* start ENTRIES *

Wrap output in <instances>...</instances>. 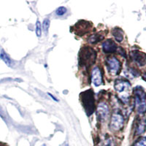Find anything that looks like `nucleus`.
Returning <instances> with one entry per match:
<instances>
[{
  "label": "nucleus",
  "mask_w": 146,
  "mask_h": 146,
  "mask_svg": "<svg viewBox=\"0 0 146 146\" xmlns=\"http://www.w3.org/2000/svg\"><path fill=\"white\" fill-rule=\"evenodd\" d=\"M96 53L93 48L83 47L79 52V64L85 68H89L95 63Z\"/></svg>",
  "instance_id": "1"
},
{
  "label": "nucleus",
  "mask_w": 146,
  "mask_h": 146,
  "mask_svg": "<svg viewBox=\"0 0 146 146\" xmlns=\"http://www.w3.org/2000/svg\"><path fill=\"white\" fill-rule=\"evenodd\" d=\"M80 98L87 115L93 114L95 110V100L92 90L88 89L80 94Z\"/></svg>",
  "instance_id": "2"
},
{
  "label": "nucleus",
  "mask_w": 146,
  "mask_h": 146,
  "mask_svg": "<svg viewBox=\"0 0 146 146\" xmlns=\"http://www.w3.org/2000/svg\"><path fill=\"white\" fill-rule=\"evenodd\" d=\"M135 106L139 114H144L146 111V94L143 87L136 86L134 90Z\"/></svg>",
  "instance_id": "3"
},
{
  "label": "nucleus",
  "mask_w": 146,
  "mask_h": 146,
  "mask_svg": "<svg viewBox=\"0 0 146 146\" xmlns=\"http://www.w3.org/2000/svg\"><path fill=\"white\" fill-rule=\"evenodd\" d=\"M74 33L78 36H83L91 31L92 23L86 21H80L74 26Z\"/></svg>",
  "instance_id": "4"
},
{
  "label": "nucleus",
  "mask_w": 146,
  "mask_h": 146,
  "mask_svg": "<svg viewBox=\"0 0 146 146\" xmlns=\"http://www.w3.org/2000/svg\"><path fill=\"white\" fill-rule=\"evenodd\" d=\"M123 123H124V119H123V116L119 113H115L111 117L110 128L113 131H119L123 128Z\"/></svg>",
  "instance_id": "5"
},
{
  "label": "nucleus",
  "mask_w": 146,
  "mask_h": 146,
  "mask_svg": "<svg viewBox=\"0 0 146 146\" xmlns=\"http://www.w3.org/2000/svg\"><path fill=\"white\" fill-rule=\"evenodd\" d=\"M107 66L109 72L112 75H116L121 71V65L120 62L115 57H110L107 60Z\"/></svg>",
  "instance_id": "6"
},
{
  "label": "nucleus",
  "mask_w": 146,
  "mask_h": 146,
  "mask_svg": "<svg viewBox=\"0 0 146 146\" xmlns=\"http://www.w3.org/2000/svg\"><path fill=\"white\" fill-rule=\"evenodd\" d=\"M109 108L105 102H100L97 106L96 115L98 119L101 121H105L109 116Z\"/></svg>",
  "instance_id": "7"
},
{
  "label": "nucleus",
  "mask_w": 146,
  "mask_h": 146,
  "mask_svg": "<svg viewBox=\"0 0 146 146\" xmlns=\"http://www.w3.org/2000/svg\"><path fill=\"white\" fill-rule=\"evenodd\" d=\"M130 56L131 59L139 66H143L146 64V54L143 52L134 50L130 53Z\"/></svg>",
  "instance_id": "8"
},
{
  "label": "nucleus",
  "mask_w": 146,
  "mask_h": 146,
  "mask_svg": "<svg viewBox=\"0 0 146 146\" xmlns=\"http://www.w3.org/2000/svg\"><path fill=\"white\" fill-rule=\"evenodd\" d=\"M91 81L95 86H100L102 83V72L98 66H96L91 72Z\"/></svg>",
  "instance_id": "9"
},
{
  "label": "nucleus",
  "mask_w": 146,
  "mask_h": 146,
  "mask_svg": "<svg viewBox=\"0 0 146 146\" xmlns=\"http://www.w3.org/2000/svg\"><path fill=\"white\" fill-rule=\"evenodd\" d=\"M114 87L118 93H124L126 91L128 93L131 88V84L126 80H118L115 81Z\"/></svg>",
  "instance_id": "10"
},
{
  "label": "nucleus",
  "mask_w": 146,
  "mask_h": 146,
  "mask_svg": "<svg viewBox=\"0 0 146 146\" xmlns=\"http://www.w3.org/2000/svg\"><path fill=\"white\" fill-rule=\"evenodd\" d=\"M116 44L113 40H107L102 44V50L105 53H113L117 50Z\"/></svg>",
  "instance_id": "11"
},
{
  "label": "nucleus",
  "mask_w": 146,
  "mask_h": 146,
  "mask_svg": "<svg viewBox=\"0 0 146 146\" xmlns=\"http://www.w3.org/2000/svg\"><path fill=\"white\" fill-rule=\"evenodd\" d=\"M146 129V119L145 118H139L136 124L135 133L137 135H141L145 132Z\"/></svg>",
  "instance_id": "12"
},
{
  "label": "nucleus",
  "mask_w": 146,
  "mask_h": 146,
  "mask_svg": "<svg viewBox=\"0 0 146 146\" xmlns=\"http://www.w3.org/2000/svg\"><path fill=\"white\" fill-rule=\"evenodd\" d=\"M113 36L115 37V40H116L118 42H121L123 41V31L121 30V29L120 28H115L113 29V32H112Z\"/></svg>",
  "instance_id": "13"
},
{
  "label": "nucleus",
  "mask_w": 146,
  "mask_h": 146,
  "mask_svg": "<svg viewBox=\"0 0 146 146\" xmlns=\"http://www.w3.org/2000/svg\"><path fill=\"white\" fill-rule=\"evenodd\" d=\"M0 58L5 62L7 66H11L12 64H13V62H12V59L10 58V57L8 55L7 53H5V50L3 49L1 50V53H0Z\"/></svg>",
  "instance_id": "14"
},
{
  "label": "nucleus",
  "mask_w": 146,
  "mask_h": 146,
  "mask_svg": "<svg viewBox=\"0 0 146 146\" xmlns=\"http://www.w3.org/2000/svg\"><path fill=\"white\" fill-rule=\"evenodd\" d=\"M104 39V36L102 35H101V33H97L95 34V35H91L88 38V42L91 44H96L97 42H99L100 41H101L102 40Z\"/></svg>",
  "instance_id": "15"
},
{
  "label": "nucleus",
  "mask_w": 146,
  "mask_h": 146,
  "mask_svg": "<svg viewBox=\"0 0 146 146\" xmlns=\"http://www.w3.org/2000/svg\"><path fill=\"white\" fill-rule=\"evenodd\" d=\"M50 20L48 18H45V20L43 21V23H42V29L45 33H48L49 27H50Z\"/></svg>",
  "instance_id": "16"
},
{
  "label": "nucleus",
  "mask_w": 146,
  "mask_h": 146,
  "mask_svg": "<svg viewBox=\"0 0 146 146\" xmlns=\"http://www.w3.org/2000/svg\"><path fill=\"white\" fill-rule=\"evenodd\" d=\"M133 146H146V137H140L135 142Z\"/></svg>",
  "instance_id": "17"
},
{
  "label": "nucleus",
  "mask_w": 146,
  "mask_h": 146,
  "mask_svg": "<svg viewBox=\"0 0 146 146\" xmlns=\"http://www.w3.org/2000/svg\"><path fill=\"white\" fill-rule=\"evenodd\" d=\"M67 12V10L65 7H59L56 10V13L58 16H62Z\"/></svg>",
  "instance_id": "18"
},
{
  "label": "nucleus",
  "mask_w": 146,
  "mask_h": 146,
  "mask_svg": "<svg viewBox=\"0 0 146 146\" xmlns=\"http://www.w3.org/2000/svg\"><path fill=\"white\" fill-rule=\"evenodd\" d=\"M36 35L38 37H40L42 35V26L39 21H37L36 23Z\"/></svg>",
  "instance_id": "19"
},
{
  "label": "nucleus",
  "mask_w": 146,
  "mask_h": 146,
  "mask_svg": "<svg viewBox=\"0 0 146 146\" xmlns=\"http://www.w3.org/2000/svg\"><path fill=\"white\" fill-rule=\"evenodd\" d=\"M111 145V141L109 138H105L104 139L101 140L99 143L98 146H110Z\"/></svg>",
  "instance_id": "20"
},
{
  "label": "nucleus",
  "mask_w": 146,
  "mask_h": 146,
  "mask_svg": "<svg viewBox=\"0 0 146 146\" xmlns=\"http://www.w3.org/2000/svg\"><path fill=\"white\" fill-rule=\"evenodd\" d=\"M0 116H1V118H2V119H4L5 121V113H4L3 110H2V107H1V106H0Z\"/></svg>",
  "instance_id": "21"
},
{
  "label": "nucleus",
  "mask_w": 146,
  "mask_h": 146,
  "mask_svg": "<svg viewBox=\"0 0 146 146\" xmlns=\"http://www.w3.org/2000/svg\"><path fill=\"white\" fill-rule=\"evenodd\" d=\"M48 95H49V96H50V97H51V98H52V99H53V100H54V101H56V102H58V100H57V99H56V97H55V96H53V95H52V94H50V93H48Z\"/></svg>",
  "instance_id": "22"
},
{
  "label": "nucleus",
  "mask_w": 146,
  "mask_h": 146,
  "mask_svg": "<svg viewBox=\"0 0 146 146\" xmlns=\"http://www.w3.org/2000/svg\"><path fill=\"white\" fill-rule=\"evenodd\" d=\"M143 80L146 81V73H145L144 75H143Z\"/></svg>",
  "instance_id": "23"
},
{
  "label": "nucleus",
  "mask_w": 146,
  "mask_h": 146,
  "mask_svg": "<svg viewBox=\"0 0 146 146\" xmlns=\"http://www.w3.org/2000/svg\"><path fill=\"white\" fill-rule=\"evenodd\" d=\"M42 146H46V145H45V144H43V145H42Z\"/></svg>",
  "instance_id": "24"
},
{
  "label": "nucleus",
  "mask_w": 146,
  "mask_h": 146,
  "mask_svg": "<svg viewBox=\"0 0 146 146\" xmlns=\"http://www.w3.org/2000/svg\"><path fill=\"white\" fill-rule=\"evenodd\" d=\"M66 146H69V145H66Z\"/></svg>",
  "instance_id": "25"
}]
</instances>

* end ENTRIES *
* start ENTRIES *

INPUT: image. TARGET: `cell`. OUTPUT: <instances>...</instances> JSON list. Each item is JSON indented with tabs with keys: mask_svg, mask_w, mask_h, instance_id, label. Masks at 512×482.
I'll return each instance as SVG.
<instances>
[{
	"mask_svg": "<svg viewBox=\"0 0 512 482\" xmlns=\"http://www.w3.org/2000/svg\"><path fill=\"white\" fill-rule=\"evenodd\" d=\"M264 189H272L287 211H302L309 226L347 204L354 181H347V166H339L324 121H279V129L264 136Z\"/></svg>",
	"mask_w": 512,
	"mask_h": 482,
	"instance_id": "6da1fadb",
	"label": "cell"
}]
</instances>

* end ENTRIES *

CHALLENGE: Extract each line of the listing above that contains the string "with". Letter case counts when matching.

TASK ANSWER:
Returning <instances> with one entry per match:
INPUT: image. TARGET: `cell`. OUTPUT: <instances>...</instances> JSON list. Each item is JSON indented with tabs with keys: mask_svg, mask_w, mask_h, instance_id, label. Masks at 512×482.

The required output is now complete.